Please give the items below as a Markdown table with two columns, No. for the row number and Text for the line, and leave out any blank lines. Omit the pictures from your answer.

----------------------------------------

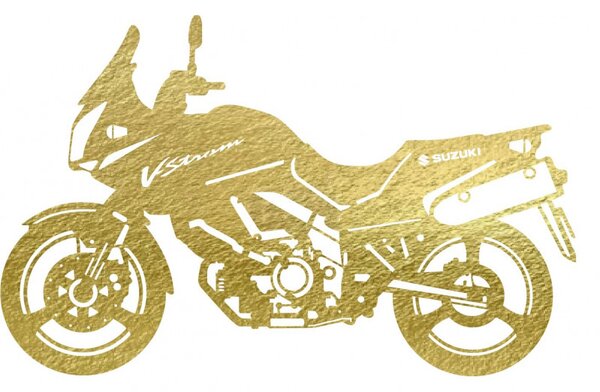 Stílusos falfestmény motorkerékpárra - SUZUKI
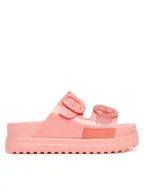 Klapki i japonki damskie - Melissa Klapki Melissa Cozy Platform Ad M 36158 Koralowy - miniaturka - grafika 1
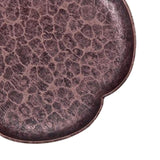 Maxbell Rustic Tea Coaster Traditional Place Mat Decoration Drinks Cup Tray Brass Four Sides Copper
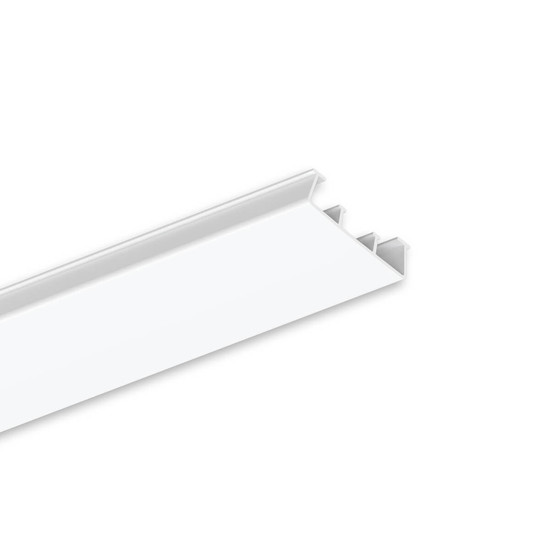 Isoled FastFix LED Linearsystem R XL Blindabdeckung für Balkenaufnahme, 1528mm, aus Polycarbonat 117007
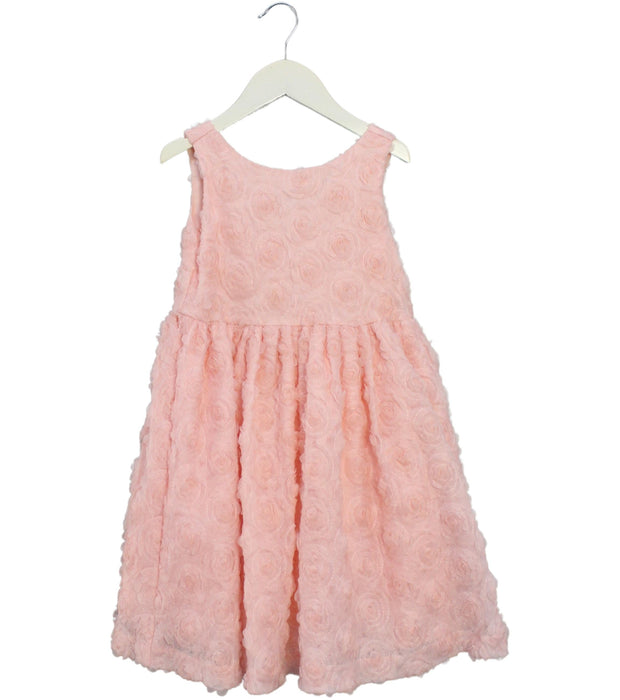 A Pink Sleeveless Dresses from Janie & Jack in size 4T for girl. (Front View)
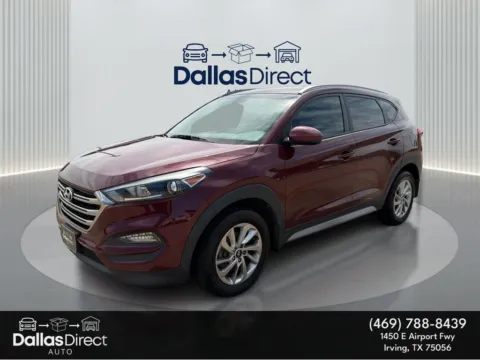 Red 2017 Hyundai Tucson SE for sale in Irving, TX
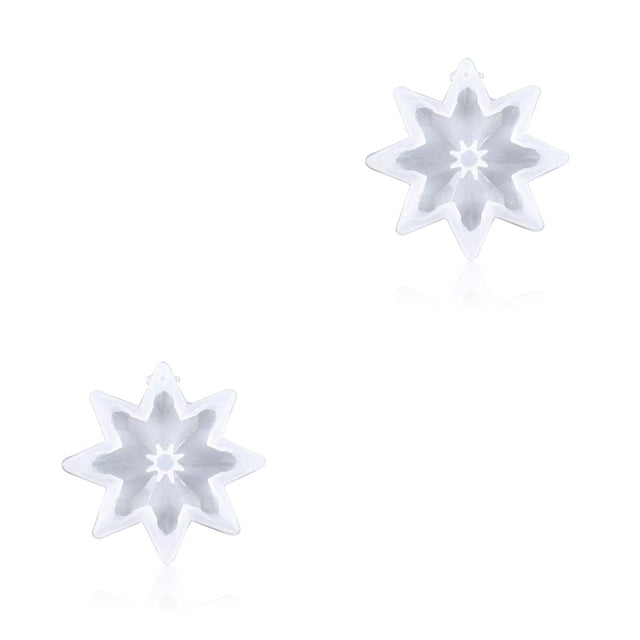 Kearding Moldes de copo de nieve colgante de silicona DIY artesanía hogar espejo decoración hecha a mano molde regalo resina suave Type2 NO2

----------------------------------------

#### REPLY
| No. | Text |
|---|---|
| 1 |  Stílusos falfestmény motorkerékpárra - SUZUKI |
| 2 |  Klapki i japonki damskie - Melissa Klapki Melissa Cozy Platform Ad M 36158 Koralowy - miniaturka - grafika 1 |
| 3 |  Maxbell Rustic Tea Coaster Traditional Place Mat Decoration Drinks Cup Tray Brass Four Sides Copper |
| 4 |  Isoled FastFix LED Linearsystem R XL Blindabdeckung für Balkenaufnahme, 1528mm, aus Polycarbonat 117007 |
| 5 |  A Pink Sleeveless Dresses from Janie & Jack in size 4T for girl. (Front View) |
| 6 |  Red 2017 Hyundai Tucson SE for sale in Irving, TX |
| 7 |  Kearding Moldes de copo de nieve colgante de silicona DIY artesanía hogar espejo decoración hecha a mano molde regalo resina suave Type2 NO2 |